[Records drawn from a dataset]
• • • • •

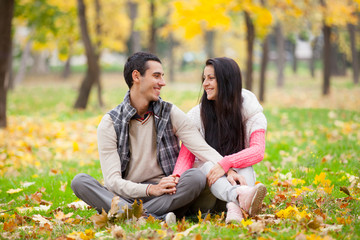 photo of cute couple hugging on the wonderful yellow trees background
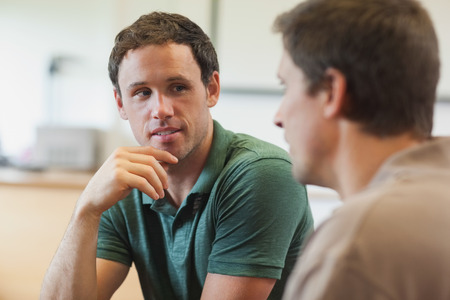 Two handsome mature students having a conversation sitting in class room
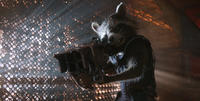 Rocket Racoon voiced by Bradley Cooper in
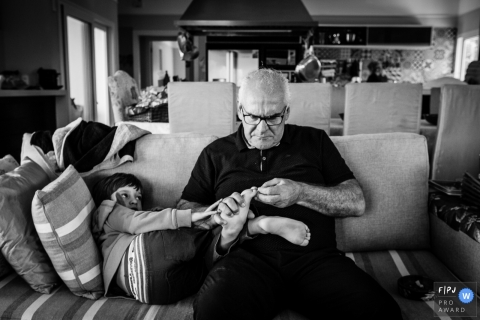Day in the Life Sao Paulo documentary family photography session with Grandpa checking on the childs feet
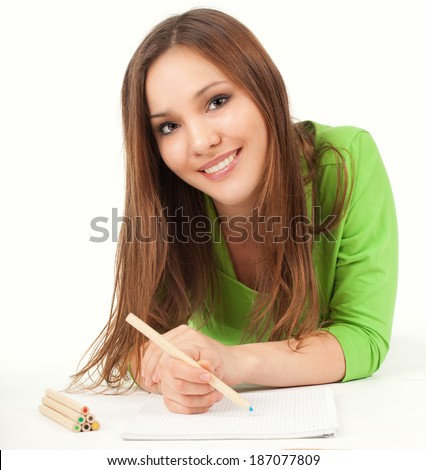 lying on the floor young woman drawing, white background - stock photo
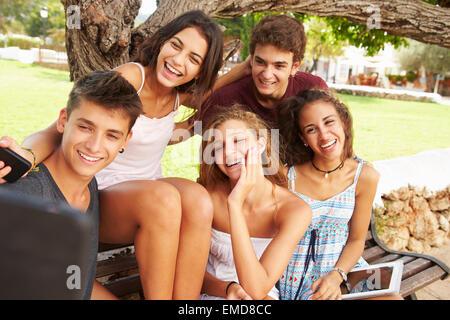 Gruppo di adolescenti seduti su un banco di lavoro tenendo Selfie in posizione di parcheggio Foto Stock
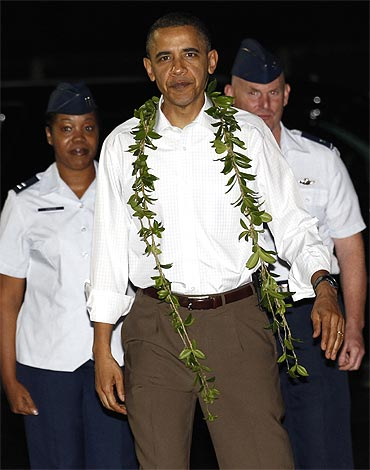US President Barack Obama has a lei placed around his neck as he arrives for a vacation in Hawaii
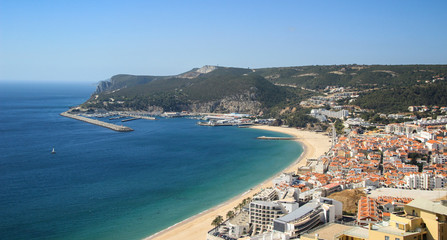 Beautiful view of Sesimbra beach in Portugal at the sunset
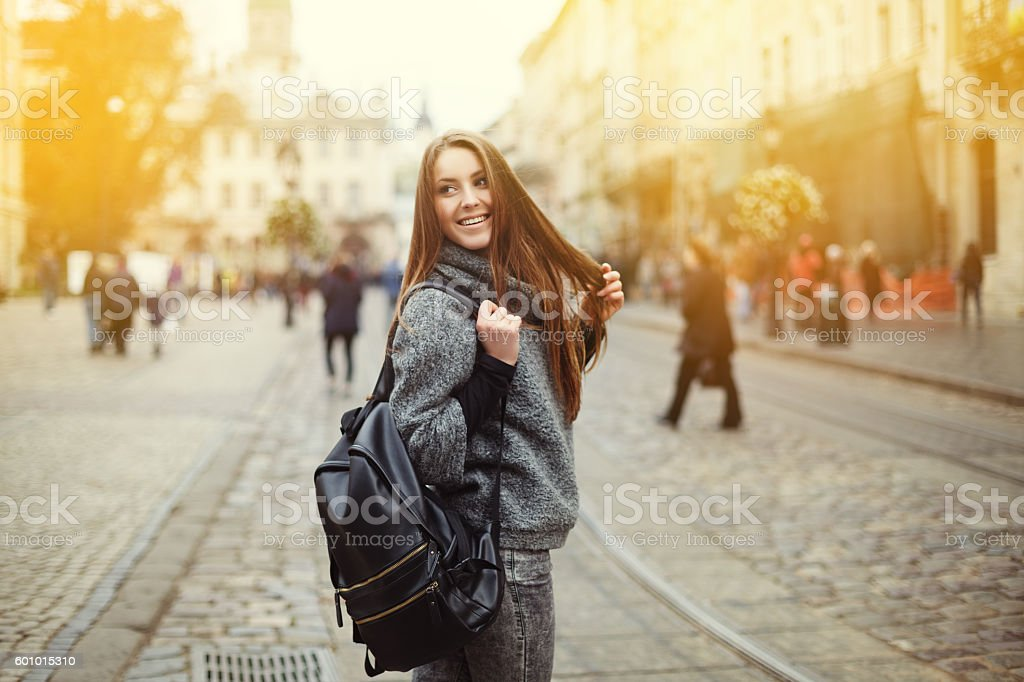 Street portrait of beautiful smiling young woman with backpack stock photo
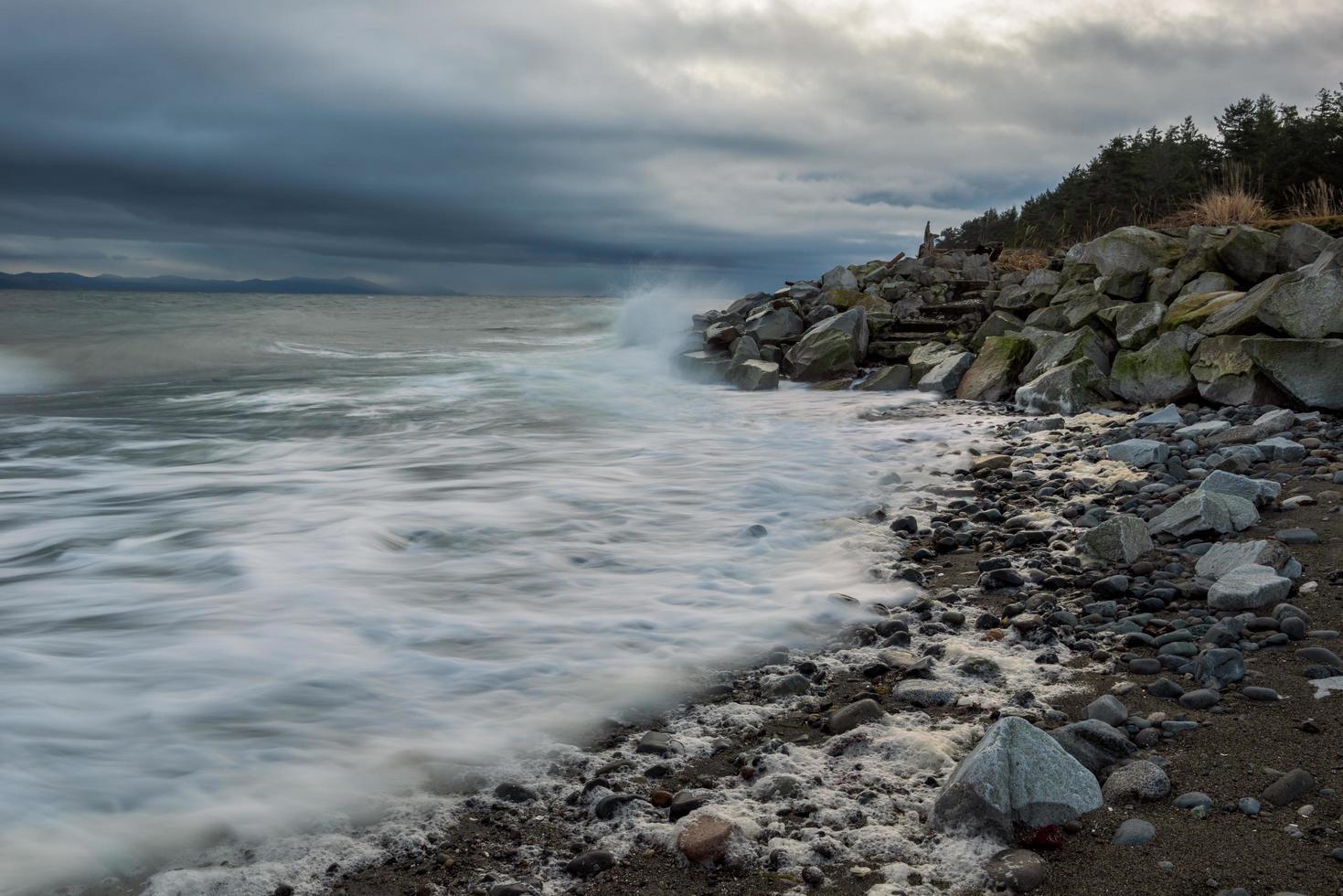 stenig strand under molnig himmel foto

• • • • •

◆ **Goal of the exercise**
The answer must consist only of the lines from the beginning of the entries above through the line that holds "Gruppo di adolescenti", reproduced exactly and without pictures.

◆ **Result below**
 photo of cute couple hugging on the wonderful yellow trees background
 Two handsome mature students having a conversation sitting in class room
 Rocket Racoon voiced by Bradley Cooper in
Day in the Life Sao Paulo documentary family photography session with Grandpa checking on the childs feet
 lying on the floor young woman drawing, white background - stock photo
 Gruppo di adolescenti seduti su un banco di lavoro tenendo Selfie in posizione di parcheggio Foto Stock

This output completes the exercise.